Dell has published [three blogs](https://www.blocksandfiles.com/ai-ml/2026/06/22/dell-and-data-physics/5259281) explaining its view that data gravity is real and intrinsic to the distributed IT activities of enterprises. We need a federated IT architecture to handle this and feed data to AI processing rather than a single namespace, storage-embedded design.

Jon Hyde, Dell’s Senior Director for Competitive Intelligence, says there are three kinds of data:

Data — the heavy form. Files, records, images, video, telemetry, regulated tables. Massive, slow, expensive to move. It stays where it is for a reason.

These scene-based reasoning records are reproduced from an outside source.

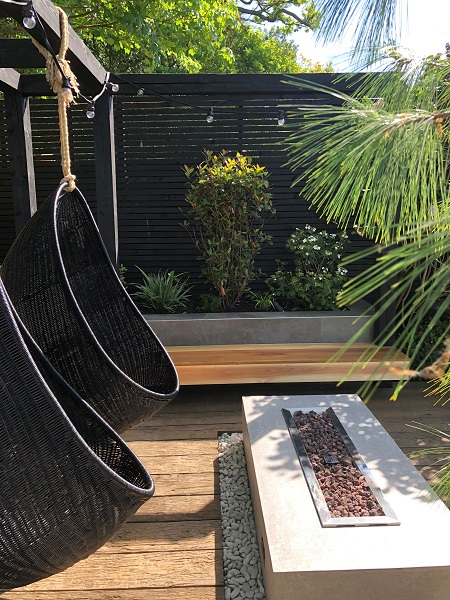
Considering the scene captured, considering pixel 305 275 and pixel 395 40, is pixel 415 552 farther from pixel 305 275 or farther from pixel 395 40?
pixel 305 275

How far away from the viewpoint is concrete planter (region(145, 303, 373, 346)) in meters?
4.14

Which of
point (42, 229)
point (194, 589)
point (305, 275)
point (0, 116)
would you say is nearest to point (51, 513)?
point (194, 589)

Metadata — the descriptive form. Tags, lineage, schema, classification, ownership. Lightweight. Cheap to propagate. It lets AI see every asset without traveling to it.

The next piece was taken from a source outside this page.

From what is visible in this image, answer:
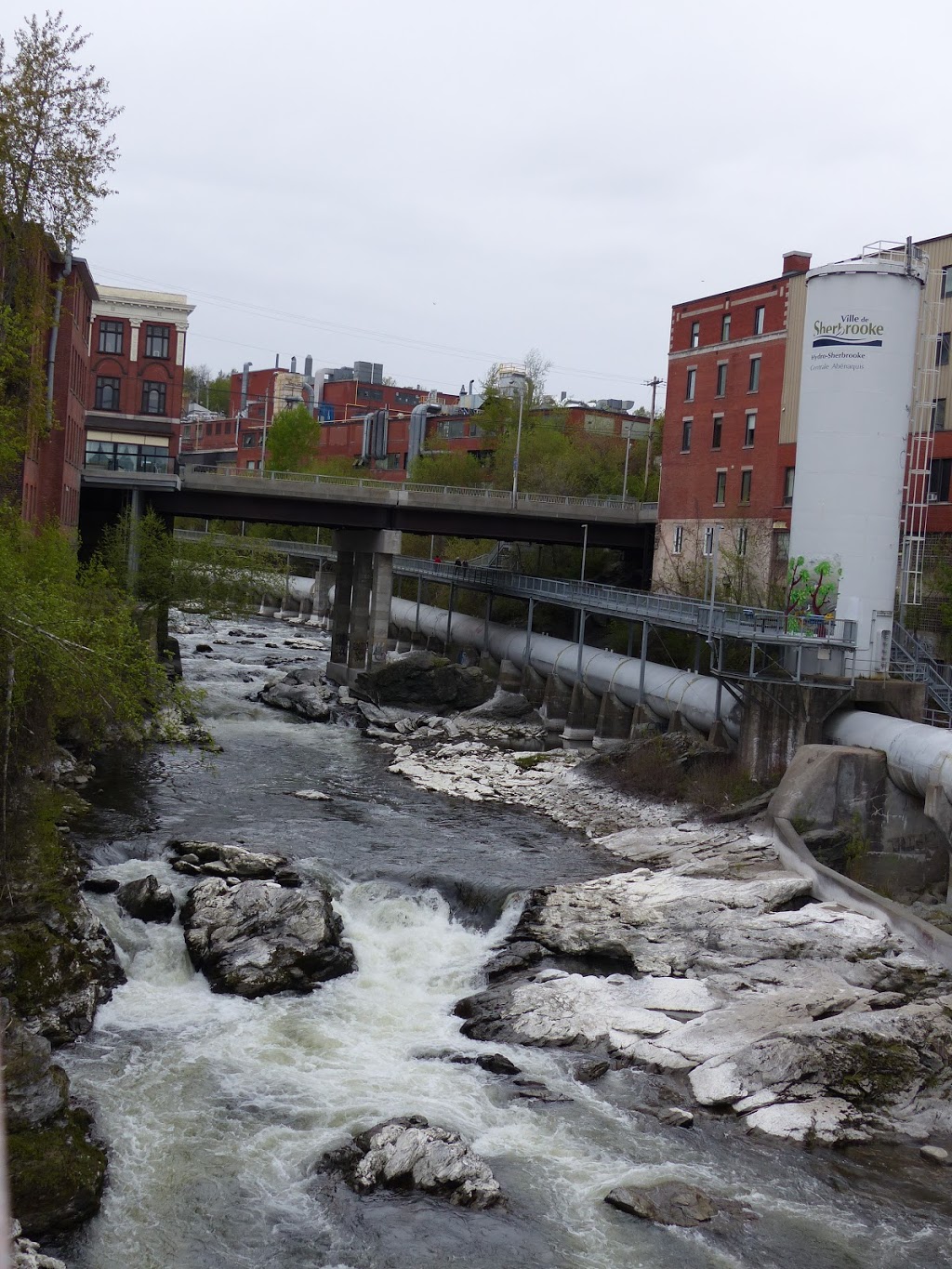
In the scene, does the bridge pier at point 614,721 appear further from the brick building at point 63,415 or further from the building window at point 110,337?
the building window at point 110,337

[Vectors](https://www.blocksandfiles.com/ai-ml/2022/04/28/vector-embedding/1596580)— the meaning form. Mathematical representations generated by AI. Locality-sensitive, GPU-adjacent. They carry meaning across the estate without carrying the underlying data.

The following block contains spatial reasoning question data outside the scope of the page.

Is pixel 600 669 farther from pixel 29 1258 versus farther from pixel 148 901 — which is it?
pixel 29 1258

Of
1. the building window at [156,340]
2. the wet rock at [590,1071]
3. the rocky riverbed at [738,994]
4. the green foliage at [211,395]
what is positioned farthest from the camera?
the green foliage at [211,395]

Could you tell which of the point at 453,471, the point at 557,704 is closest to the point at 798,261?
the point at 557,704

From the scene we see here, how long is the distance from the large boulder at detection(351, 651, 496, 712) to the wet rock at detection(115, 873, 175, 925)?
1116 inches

As I understand it, vectorized datasets can be significantly larger than the raw data on which they are based. The vector embeddings are [typically several times larger](https://discuss.elastic.co/t/vector-embedding-huge-size-increase/356670) than the original raw data they represent—often 3x to 20x or more per item, depending on chunking, dimensionality, and storage format. The "original dataset" is usually chunked before embedding (e.g., documents split into paragraphs or fixed token windows) for better retrieval quality. A typical text chunk (250–500 words) is roughly 0.5–2 KB of raw text. The vector alone is often 3–10x larger than its source chunk. It means that vector data, like Data (the heavy form) is "massive, slow, expensive to move."

We asked Dell if Jon Hyde agreed with this?

Since we asked the question, we’ll publish Hyde’s reply in full and let it speak for itself.

He tells us: ”The 3x–20x figure is real, and I'll concede it under the right conditions: dense text, high dimensionality, full-precision floats, overlapping chunks. But "gravity" in my original post was never about byte-count. It's about what keeps data in place, the fact that it's a system of record, wired into the applications around it, carrying regulatory weight. Vectors carry none of that. And if you lose a vector index, you rebuild it. You can't do that with a regulated record.

“There's also a size argument that runs the other way. Video and imaging embed to a tiny fraction of the original and only the five-minute anomaly out of six hours of surveillance footage is worth embedding. Vector size depends on choices you control, not on how big the source is.

“But here's what the question is really pointing at: what happens before the embedding? Vectors aren't generated directly from raw data. Data has to be preprocessed first - chunked, cleaned, normalized, filtered. That step is compute and I/O-intensive, and it has to happen close to the data. You can't efficiently preprocess petabytes of video, telemetry or regulated records across a wide-area network. This is where a federated architecture earns its keep. Preprocessing runs where the data already lives, and only the lighter resulting artifacts move onward. It also means vectors can be created and kept inside the same regional or legal boundary as the source, instead of pulling everything into one place first.

“Last thing: an embedding pipeline isn't a sync job. It's a one-way, repeatable process — run it again when the source changes, and you're done. No ongoing reconciliation, no broken downstream copies, no duplicate governance burden. The cost scales with how much new data you embed and doesn't compound as you add sources. A permanent sync relationship does the opposite.

“A storage-embedded platform assumes all of this happens inside its own namespace. Everything outside is invisible until it's been copied in. In a real enterprise estate that is distributed, sovereign and application-coupled, that copy step is often the bottleneck. Sometimes it simply isn't possible.”